Tito juga melanggar UU No 2 Tahun 2002 tentang Kepolisian Negara Republik Indonesia, bahwa polri memiliki fungsi dalam bidang pemeliharaan keamanan dan ketertiban masyarakat, penegakan hukum, perlindungan, pengayoman, dan pelayanan kepada masyarakat. Untuk itu sikap netralitas penting dimiliki oleh para anggota Polri.
Tito secara sadar sangat aktif berpihak pada capres Jokowi saat itu, sampai ada ratusan petugas KPPS yang wafat tidak normal di TPS “dilarang” diotopsi. Artinya telah melakukan “obstruction of justice” atau perintangan penyidikan
Dokter Ani Hasibuan yg mencurigai pembunuhan massal ini justru dikriminalisasi, dokter yang membongkar kematian anggota KPPS itu bakal berurusan dengan pihak berwajib (Tribun news.com, 16 Mei 2019). Dokter Ani Hasibuan yang Bongkar Kematian KPPS Dipanggil Polisi, Dijerat 5 Pasal, Fadli Zon Bereaksi (Kamis, 16 Mei 2019). Inilah yang terjadi saat Tito jadi Kapolri
Sampai anggota Badan Pemenangan Nasional (BPN) Mustofa Nahrawardaya heran ada wacana di kepolisian jika Kelompok Penyelenggara Pemungutan Suara (KPPS) yang meninggal dunia diautopsi dinilai tidak manusiawi. Menurutnya jika tidak diautopsi maka kematian anggota KPPS akan semakin misterius.
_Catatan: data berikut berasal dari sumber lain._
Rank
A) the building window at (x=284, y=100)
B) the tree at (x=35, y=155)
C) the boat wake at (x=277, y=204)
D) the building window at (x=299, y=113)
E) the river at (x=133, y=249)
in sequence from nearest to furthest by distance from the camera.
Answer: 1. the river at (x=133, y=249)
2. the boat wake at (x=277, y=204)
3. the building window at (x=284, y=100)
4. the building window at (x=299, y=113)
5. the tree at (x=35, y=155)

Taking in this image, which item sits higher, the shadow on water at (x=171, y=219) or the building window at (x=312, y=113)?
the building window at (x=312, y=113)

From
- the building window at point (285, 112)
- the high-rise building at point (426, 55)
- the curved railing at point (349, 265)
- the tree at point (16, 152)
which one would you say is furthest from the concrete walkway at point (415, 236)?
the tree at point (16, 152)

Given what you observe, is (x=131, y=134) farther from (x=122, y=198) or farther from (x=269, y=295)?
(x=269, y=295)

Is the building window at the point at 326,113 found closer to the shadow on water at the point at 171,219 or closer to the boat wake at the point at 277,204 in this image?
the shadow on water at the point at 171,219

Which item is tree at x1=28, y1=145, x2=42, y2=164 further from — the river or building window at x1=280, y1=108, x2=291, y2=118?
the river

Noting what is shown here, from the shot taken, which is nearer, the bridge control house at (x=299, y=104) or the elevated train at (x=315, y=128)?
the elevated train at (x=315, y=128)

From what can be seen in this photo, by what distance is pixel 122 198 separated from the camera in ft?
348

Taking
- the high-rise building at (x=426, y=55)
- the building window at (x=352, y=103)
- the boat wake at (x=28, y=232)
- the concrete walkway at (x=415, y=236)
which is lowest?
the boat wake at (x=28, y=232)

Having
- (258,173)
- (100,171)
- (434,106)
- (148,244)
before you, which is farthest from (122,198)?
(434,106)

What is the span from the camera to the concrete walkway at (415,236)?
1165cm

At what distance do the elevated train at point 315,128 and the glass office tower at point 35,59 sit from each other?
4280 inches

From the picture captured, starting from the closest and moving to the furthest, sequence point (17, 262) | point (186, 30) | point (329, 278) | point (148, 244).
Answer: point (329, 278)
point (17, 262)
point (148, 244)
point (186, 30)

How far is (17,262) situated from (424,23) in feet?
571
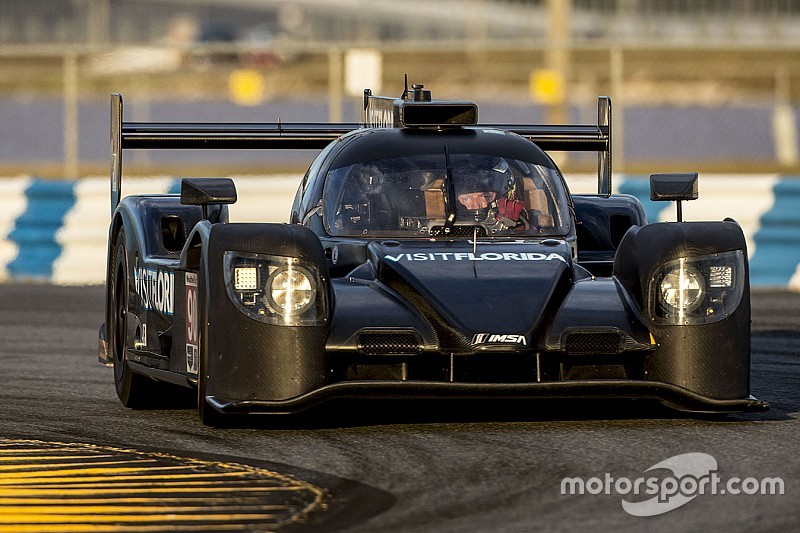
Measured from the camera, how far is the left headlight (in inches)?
260

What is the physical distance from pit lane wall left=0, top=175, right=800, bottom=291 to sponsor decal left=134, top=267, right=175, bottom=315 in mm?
6723

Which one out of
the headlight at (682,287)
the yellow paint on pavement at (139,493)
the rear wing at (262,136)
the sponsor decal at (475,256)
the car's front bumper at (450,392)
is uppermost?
the rear wing at (262,136)

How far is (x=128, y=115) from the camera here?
30734 mm

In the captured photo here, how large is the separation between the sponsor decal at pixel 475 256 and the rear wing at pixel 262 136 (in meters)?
1.98

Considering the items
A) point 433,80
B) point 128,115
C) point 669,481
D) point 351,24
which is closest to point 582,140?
point 669,481

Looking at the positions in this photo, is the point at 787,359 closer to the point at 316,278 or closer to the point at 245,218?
the point at 316,278

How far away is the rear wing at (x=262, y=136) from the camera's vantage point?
29.6 ft

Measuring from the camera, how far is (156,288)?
7.66 metres

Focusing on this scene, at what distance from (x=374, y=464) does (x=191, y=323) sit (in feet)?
4.54

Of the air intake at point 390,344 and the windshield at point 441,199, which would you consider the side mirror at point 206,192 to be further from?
the air intake at point 390,344

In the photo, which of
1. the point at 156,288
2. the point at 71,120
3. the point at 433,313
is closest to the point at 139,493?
the point at 433,313

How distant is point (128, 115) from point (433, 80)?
7.38 metres

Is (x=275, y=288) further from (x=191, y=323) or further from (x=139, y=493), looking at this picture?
(x=139, y=493)

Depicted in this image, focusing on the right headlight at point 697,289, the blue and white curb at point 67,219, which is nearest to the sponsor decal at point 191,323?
the right headlight at point 697,289
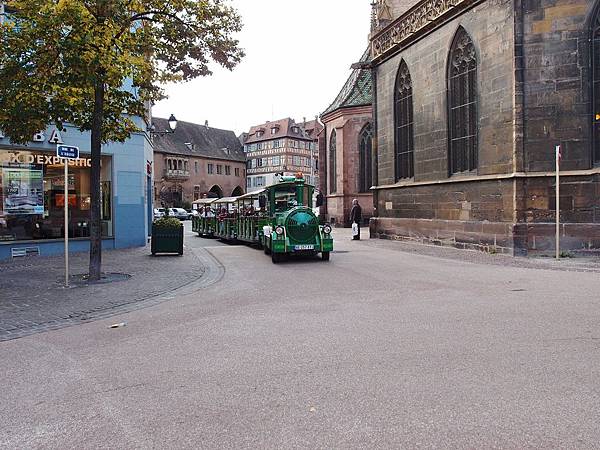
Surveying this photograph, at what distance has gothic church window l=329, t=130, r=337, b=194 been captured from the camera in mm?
34844

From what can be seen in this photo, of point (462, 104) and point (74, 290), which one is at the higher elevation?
point (462, 104)

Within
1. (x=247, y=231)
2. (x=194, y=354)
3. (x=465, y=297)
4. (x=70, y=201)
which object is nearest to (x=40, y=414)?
(x=194, y=354)

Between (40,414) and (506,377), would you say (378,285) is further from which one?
(40,414)

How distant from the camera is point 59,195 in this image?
55.0ft

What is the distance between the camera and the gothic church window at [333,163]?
34.8 meters

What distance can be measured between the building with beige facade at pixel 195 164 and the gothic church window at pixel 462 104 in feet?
167

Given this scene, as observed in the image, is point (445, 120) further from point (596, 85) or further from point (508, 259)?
point (508, 259)

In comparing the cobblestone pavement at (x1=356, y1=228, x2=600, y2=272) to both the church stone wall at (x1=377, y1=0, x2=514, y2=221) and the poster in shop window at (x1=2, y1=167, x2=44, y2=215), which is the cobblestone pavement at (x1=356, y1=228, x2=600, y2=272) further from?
the poster in shop window at (x1=2, y1=167, x2=44, y2=215)

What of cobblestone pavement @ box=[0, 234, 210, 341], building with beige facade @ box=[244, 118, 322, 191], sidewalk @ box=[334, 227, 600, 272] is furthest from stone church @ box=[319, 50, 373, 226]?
building with beige facade @ box=[244, 118, 322, 191]

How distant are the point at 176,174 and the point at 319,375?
220 feet

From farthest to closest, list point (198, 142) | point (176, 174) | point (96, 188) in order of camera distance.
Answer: point (198, 142) < point (176, 174) < point (96, 188)

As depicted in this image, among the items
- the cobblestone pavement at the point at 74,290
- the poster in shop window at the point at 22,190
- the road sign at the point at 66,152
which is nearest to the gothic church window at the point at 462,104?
the cobblestone pavement at the point at 74,290

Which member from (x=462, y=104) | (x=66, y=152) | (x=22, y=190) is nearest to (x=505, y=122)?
(x=462, y=104)

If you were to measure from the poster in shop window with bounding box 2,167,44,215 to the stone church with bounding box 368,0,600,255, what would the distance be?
12.7 m
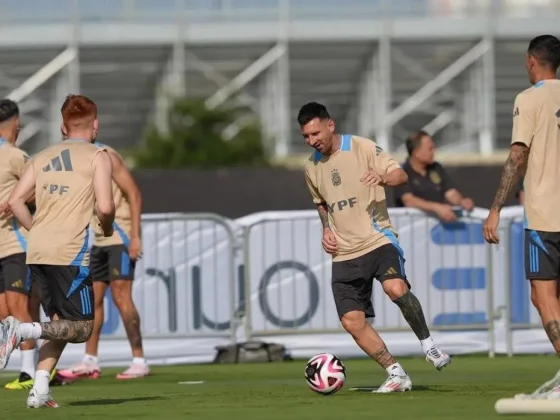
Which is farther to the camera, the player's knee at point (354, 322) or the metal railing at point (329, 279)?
the metal railing at point (329, 279)

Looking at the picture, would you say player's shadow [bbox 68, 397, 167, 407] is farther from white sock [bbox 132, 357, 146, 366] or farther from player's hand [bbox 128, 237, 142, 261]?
white sock [bbox 132, 357, 146, 366]

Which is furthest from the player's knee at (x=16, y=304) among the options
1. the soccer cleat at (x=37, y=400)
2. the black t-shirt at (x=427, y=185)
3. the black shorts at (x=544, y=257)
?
the black t-shirt at (x=427, y=185)

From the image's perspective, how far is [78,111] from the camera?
33.1ft

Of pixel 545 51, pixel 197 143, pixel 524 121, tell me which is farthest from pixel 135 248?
pixel 197 143

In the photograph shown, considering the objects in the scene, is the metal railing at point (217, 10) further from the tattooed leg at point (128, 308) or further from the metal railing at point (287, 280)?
the tattooed leg at point (128, 308)

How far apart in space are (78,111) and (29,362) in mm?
3494

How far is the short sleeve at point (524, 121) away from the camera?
9.81 m

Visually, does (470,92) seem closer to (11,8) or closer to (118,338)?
(11,8)

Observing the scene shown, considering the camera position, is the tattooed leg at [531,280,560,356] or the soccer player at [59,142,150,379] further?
the soccer player at [59,142,150,379]

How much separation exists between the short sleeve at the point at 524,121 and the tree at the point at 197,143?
34.5 meters

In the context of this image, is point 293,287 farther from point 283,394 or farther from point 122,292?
point 283,394

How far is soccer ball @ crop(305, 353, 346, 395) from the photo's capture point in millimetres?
10594

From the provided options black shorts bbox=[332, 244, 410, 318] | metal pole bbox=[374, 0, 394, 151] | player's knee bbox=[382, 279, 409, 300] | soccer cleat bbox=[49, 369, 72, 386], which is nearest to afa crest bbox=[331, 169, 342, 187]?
black shorts bbox=[332, 244, 410, 318]

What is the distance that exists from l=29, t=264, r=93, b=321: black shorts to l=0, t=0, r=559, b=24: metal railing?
124ft
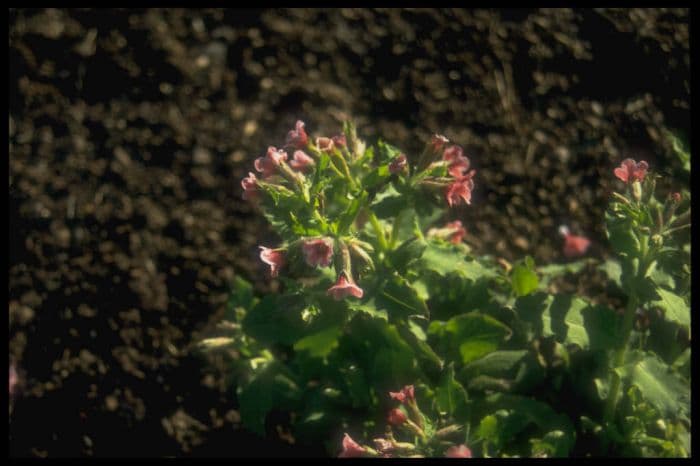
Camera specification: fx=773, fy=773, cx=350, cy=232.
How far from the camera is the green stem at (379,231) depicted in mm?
2139

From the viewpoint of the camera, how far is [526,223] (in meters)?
3.38

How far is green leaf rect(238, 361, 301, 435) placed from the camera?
248 centimetres

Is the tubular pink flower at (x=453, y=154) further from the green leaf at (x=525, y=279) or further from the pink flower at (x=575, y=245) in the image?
the pink flower at (x=575, y=245)

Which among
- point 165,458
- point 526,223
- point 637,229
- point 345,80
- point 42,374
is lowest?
point 165,458

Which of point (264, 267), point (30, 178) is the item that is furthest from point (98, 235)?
point (264, 267)

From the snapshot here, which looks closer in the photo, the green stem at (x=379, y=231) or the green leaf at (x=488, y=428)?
the green stem at (x=379, y=231)

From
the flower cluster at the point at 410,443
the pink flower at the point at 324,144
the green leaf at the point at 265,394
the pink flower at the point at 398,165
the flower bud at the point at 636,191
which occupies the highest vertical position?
the pink flower at the point at 324,144

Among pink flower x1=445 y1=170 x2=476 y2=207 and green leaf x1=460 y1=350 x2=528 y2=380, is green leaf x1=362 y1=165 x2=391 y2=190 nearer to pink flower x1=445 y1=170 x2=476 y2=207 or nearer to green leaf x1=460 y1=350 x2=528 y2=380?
pink flower x1=445 y1=170 x2=476 y2=207

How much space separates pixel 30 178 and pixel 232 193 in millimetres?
905

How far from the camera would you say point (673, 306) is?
6.84 ft

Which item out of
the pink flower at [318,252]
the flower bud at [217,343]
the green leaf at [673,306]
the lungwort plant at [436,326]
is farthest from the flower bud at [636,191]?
Answer: the flower bud at [217,343]

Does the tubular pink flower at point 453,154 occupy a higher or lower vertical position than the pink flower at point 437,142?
lower

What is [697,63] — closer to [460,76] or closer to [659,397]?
[460,76]

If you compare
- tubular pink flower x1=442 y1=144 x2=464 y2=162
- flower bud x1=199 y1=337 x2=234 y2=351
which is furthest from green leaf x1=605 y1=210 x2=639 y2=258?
flower bud x1=199 y1=337 x2=234 y2=351
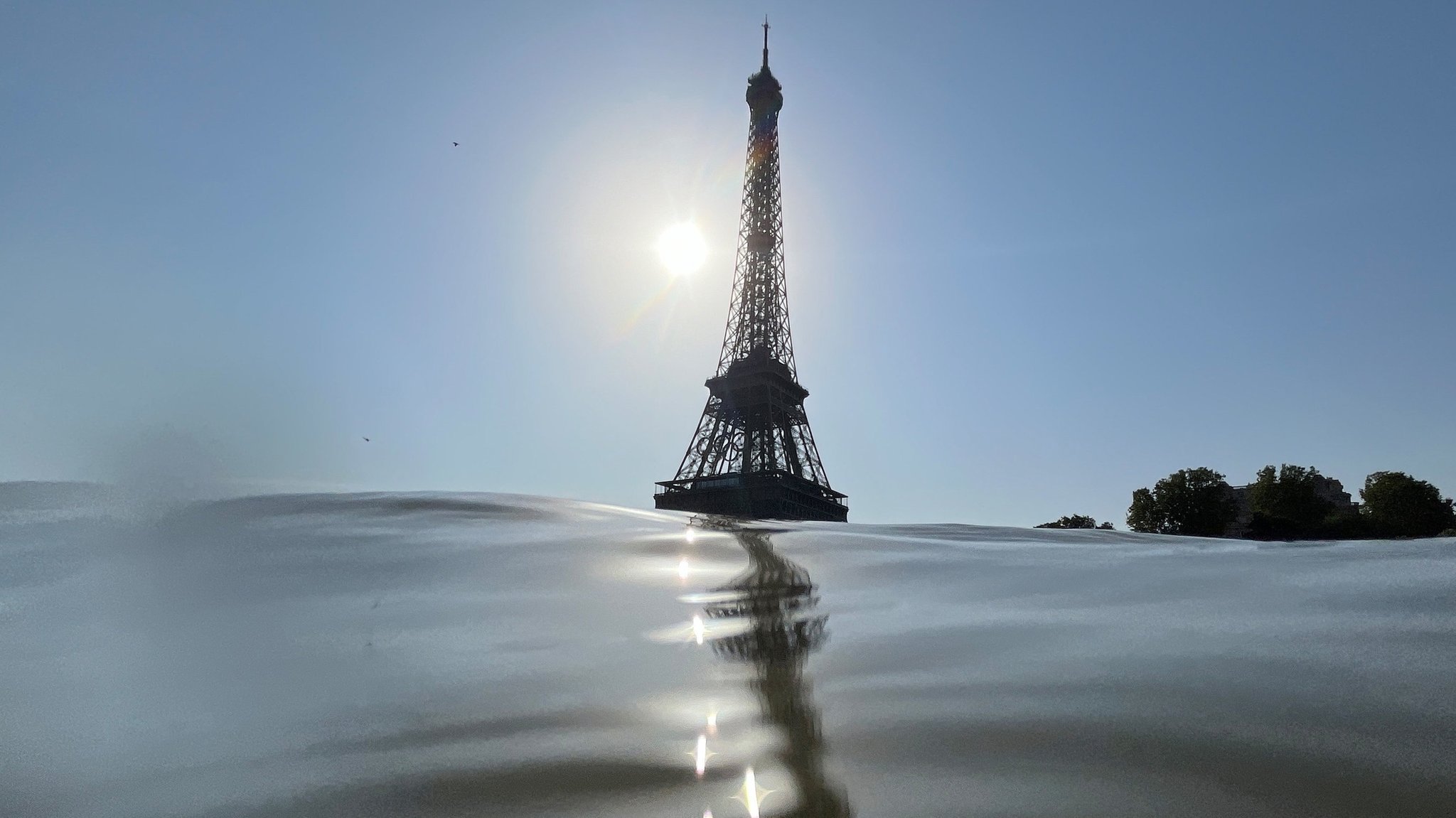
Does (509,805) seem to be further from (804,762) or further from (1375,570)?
(1375,570)

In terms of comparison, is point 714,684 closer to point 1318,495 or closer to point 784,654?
point 784,654

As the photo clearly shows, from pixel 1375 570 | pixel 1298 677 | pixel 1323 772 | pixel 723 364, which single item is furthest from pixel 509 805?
pixel 723 364

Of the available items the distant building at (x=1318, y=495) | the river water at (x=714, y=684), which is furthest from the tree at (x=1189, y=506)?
the river water at (x=714, y=684)

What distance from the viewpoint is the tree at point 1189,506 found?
125 ft

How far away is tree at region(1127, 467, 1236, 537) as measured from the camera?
3803 cm

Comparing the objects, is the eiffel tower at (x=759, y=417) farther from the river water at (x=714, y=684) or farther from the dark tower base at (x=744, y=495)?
the river water at (x=714, y=684)

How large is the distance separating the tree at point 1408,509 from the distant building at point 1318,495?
3.34 m

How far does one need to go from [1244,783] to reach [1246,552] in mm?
2347

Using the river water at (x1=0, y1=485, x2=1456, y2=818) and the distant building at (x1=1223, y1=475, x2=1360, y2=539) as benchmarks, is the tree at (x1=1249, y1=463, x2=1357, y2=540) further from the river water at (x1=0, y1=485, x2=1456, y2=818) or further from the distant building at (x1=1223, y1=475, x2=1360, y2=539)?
the river water at (x1=0, y1=485, x2=1456, y2=818)

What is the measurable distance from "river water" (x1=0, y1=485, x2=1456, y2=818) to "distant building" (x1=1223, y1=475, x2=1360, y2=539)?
45.2 metres

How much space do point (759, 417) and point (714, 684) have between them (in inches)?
1582

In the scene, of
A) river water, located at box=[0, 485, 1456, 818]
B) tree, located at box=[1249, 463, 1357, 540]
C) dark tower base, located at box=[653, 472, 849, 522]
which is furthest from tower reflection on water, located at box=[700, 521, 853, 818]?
tree, located at box=[1249, 463, 1357, 540]

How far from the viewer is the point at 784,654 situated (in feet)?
5.16

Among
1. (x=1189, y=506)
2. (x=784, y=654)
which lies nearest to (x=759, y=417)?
(x=1189, y=506)
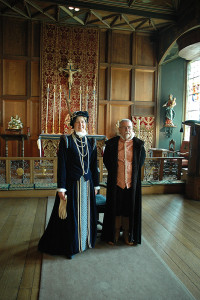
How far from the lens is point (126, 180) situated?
294 centimetres

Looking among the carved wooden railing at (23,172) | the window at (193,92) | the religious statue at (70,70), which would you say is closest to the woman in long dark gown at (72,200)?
the carved wooden railing at (23,172)

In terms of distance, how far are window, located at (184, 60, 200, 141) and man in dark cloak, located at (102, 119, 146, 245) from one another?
6430mm

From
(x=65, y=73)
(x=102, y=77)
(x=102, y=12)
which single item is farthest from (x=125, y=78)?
(x=102, y=12)

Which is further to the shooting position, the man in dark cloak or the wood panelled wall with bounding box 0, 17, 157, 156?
the wood panelled wall with bounding box 0, 17, 157, 156

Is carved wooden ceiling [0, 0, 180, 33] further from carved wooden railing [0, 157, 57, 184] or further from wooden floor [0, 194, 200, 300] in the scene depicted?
wooden floor [0, 194, 200, 300]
Bunyi Pasal 28 Ayat (1) dan ayat (2) undang-undang nomor 2 tahun 2002 a.l: Dalam menjaga profesioalisme dan netralitas Polri dalam kehidupan berpolitik, disampaikan direktif sesuai dengan surat telegram Kapolri yang berisi sebagai berikut :
-Dilarang membantu mendeklarasikan bakal pasangan calon.
-Dilarang menghadiri atau menjadi narasumber pada kegiatan deklarasi, rapat, kampanye maupun pertemuan kecuali Pam yang diberikan surat perintah tugas.
-Dilarang mempromosikan, menanggapi dan menyebarluaskan foto bakal pasangan calon baik melalui media massa,online dan sosial.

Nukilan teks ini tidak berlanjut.